Required task – Please show each line below that contains the word "seat".

Entries shown –
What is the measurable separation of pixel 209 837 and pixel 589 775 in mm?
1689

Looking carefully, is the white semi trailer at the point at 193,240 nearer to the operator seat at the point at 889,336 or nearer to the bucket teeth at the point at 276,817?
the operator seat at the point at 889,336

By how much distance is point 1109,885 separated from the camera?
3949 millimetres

* * *

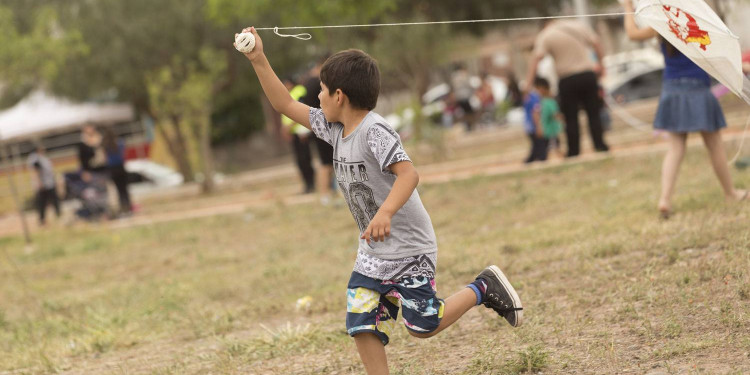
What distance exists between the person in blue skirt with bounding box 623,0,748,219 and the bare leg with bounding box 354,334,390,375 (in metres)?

Correct result –
Looking carefully, is the white semi trailer at the point at 193,240 nearer to the operator seat at the point at 889,336 or nearer to the bucket teeth at the point at 276,817?
the operator seat at the point at 889,336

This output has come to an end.